◆ **Selected excerpt**
++++++++
# What does 3G WiFi PSP Vita mean?



## MobiusX (Nov 14, 2008)

What does 3G WiFi PSP Vita mean? Does it mean that the internet would be faster?


----------



## Cynical (Aug 23, 2011)

it means its more expensive than the just wi-fi one lol


----------



## TorLin (Nov 14, 2006)

PSP Vita is the next sony handheld game device.
it will have 3g WiFi .

GOOGLE my friend u must learn to use it.


----------



## GunnyHighway (Sep 28, 2010)

3G = You can use a SIM card for data, at 3G speeds
WiFi = Sometimes referred to as wireless fidelity, more commonly known as that wireless internet coming from a router
PSP Vita = Yuck. (In my opinion)


----------



## Cynical (Aug 23, 2011)

I thought they were gonna make one with 4g instead?


----------



## The Silent 1 (Aug 21, 2011)

The wi-fi version will allow you to access the internet only by picking up wireless internet signals. For example if you have a wireless router in your house, you could use it to surf the web on your vita. But if you were on the go, you would have to look for a wi-fi signal in the area and you probably wouldn't be able to use it as most are password protected.

With the 3g model you can surf the web through the AT&T 3g internet network, which means you can access the internet almost anywhere.
++++++++
◆ **Stored rows**
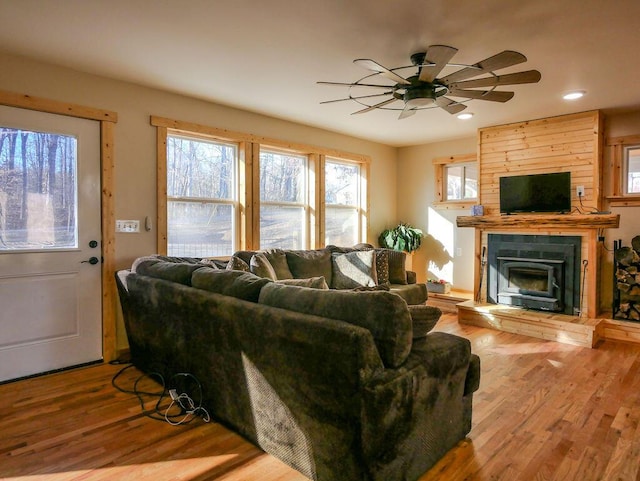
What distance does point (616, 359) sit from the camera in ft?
12.5

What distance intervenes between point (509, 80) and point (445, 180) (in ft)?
12.6

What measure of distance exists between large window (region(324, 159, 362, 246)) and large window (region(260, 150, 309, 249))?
0.47 m

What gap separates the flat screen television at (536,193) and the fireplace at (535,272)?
355mm

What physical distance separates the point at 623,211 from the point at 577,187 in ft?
1.92

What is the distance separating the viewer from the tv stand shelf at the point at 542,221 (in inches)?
168

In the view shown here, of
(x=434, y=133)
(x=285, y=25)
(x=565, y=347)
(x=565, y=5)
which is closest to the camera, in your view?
(x=565, y=5)

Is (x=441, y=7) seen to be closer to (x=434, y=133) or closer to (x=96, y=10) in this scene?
(x=96, y=10)

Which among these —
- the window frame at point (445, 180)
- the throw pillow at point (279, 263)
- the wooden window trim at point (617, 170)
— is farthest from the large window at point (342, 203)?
the wooden window trim at point (617, 170)

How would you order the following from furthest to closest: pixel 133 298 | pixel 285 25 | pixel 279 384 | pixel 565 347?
pixel 565 347 → pixel 133 298 → pixel 285 25 → pixel 279 384

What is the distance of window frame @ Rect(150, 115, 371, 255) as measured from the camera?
13.1 feet

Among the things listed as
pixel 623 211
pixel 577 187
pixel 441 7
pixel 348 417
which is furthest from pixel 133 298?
pixel 623 211

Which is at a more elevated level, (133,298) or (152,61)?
(152,61)

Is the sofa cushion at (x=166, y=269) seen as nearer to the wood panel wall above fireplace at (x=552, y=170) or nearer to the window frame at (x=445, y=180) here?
the wood panel wall above fireplace at (x=552, y=170)

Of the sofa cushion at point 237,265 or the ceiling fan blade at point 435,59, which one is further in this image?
the sofa cushion at point 237,265
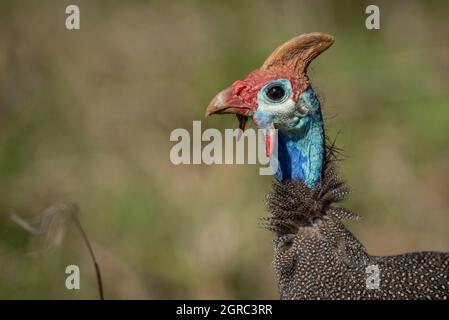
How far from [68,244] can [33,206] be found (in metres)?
0.38

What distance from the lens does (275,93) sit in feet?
15.6

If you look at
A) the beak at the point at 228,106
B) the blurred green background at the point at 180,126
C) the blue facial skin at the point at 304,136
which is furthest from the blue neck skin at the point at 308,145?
the blurred green background at the point at 180,126

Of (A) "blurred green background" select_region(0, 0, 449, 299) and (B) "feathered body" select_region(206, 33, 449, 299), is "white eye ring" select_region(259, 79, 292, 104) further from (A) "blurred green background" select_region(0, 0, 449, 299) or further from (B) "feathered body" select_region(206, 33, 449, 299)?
(A) "blurred green background" select_region(0, 0, 449, 299)

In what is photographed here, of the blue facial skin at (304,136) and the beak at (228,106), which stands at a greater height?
the beak at (228,106)

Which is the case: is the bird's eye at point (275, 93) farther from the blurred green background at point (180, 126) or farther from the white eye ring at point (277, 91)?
the blurred green background at point (180, 126)

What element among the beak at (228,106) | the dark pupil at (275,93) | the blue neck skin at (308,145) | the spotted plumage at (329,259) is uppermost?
the dark pupil at (275,93)

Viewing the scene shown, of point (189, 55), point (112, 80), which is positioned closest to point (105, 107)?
point (112, 80)

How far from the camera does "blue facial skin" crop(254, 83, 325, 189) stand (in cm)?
474

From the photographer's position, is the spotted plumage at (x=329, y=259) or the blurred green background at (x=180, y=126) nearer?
the spotted plumage at (x=329, y=259)

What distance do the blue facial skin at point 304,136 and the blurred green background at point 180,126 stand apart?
2.24 m

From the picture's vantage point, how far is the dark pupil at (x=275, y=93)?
473 centimetres

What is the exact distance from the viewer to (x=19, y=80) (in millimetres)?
7965

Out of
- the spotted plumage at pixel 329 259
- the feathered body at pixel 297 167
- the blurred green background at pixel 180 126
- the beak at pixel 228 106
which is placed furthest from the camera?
the blurred green background at pixel 180 126
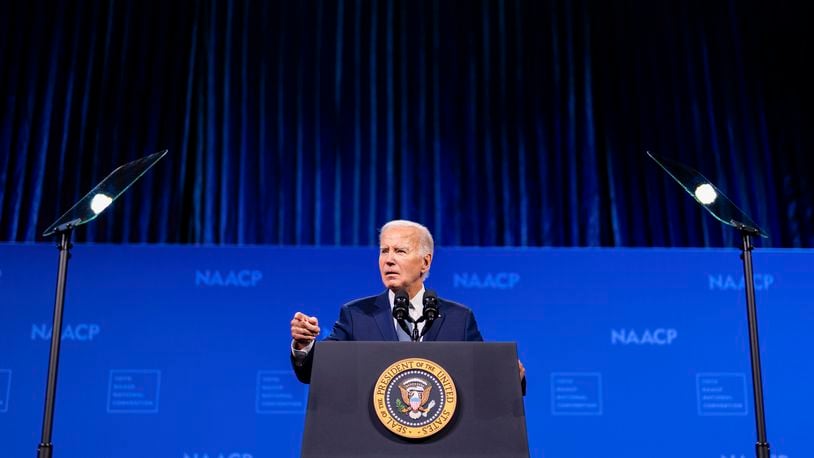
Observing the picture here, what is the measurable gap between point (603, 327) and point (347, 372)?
7.94 feet

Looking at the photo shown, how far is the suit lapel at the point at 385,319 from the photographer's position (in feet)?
8.57

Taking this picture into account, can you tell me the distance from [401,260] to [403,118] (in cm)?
214

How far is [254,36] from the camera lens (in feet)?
16.1

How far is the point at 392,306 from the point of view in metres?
2.74

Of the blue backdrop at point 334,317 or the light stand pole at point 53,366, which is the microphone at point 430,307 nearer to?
the light stand pole at point 53,366

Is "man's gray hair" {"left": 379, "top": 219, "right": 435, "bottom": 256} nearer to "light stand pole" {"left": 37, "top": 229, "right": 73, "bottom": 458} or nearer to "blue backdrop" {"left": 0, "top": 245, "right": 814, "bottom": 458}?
"light stand pole" {"left": 37, "top": 229, "right": 73, "bottom": 458}

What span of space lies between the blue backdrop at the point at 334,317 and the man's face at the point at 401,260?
4.17ft

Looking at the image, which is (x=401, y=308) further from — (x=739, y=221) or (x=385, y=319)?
(x=739, y=221)

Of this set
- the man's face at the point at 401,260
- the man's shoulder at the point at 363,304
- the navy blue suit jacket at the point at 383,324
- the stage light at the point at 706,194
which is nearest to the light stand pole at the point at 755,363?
the stage light at the point at 706,194

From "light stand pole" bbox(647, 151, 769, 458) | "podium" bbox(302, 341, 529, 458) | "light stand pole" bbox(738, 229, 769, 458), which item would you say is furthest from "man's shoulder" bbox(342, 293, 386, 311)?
"light stand pole" bbox(738, 229, 769, 458)

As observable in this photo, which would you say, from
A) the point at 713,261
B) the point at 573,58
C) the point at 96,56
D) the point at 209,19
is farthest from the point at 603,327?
the point at 96,56

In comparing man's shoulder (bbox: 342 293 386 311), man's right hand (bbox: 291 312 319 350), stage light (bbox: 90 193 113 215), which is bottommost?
man's right hand (bbox: 291 312 319 350)

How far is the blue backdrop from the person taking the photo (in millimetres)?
3994

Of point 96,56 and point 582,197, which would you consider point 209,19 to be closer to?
point 96,56
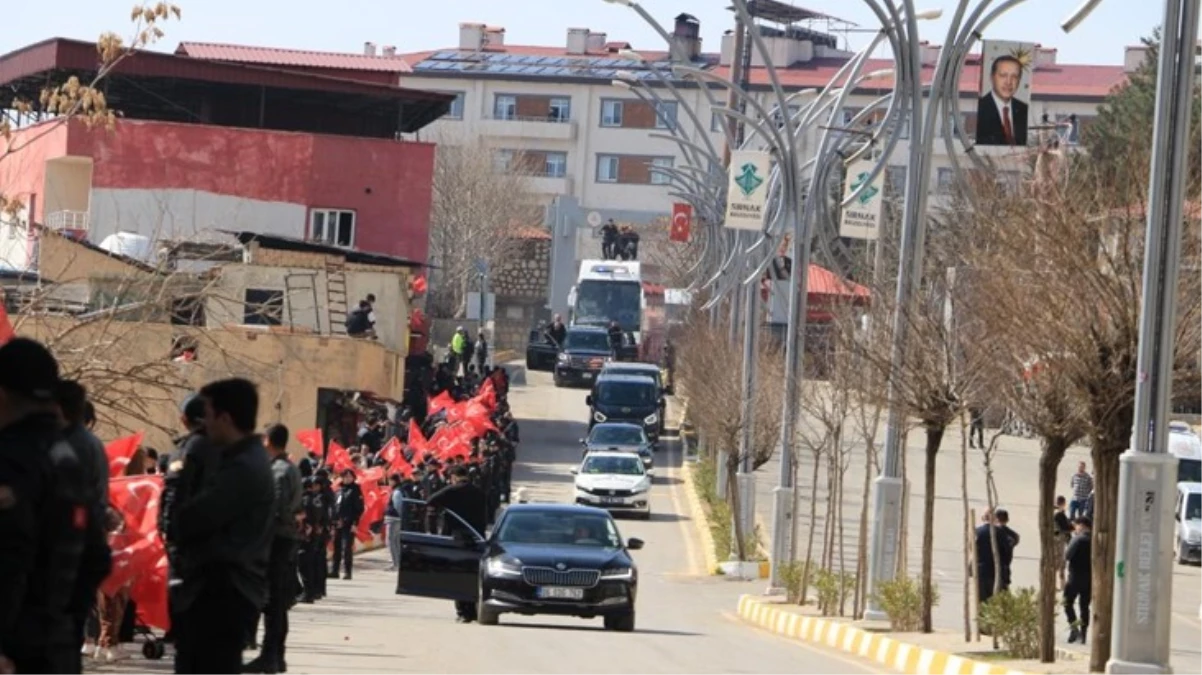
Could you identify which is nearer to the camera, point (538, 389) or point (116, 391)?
point (116, 391)

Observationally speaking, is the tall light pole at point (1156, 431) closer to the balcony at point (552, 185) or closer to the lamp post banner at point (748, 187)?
the lamp post banner at point (748, 187)

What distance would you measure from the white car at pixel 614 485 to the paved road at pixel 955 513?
2.68m

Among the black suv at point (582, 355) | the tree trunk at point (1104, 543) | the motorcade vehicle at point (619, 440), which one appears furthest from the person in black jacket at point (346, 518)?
the black suv at point (582, 355)

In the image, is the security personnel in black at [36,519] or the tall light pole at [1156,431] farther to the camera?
the tall light pole at [1156,431]

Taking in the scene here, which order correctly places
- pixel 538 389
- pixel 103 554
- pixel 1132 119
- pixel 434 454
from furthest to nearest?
A: pixel 538 389 < pixel 1132 119 < pixel 434 454 < pixel 103 554

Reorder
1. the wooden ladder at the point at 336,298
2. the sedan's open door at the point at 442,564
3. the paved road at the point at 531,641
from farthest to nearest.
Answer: the wooden ladder at the point at 336,298
the sedan's open door at the point at 442,564
the paved road at the point at 531,641

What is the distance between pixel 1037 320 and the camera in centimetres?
1933

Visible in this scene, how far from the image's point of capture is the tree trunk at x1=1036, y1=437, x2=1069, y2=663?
20016 millimetres

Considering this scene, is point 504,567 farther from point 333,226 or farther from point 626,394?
point 333,226

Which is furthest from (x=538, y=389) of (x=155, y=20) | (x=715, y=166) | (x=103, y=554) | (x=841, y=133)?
(x=103, y=554)

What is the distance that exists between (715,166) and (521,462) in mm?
12925

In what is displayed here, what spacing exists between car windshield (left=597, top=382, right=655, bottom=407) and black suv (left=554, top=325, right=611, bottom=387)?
12580mm

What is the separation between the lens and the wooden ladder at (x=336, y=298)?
176 feet

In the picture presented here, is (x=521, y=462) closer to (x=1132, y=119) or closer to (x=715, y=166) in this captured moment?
(x=715, y=166)
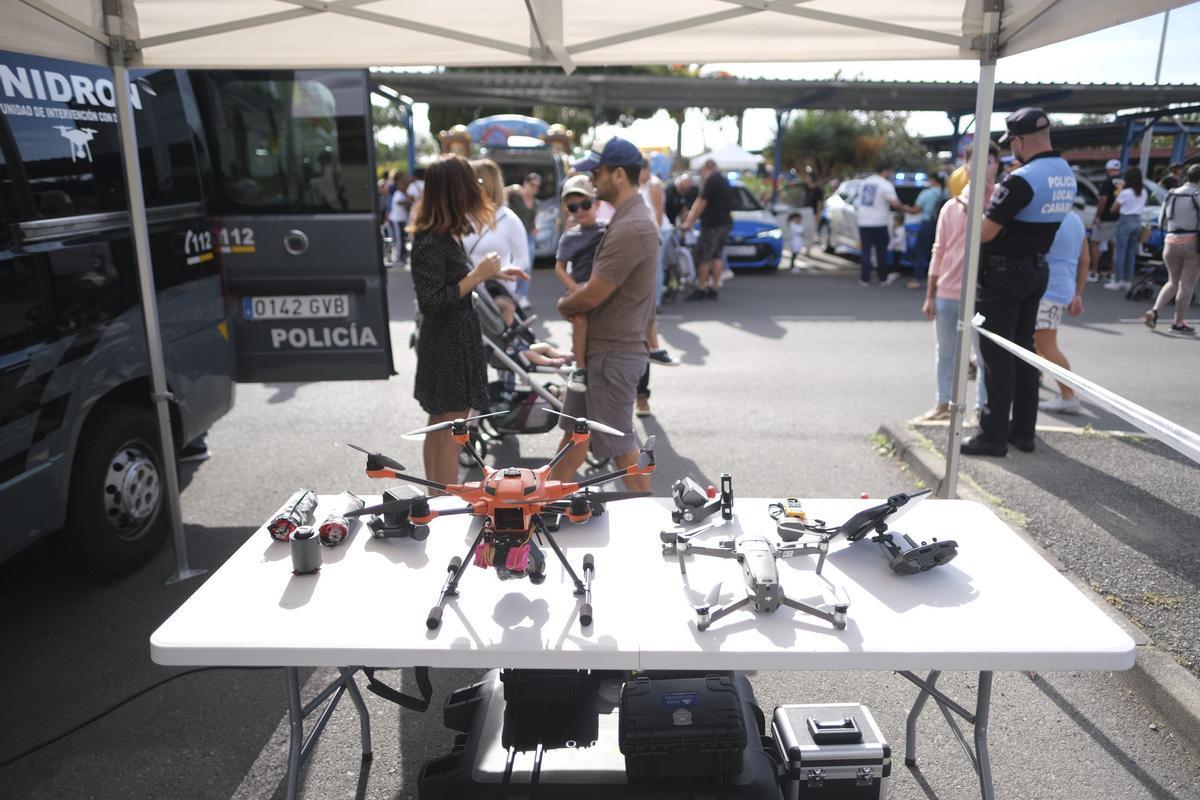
++++++++
◆ **Written instruction**
Transcribe the PSP Vita thread from "The wi-fi version" up to and including "are password protected.". Nothing in the lines is needed here.

◆ **Full response**
The wi-fi version will allow you to access the internet only by picking up wireless internet signals. For example if you have a wireless router in your house, you could use it to surf the web on your vita. But if you were on the go, you would have to look for a wi-fi signal in the area and you probably wouldn't be able to use it as most are password protected.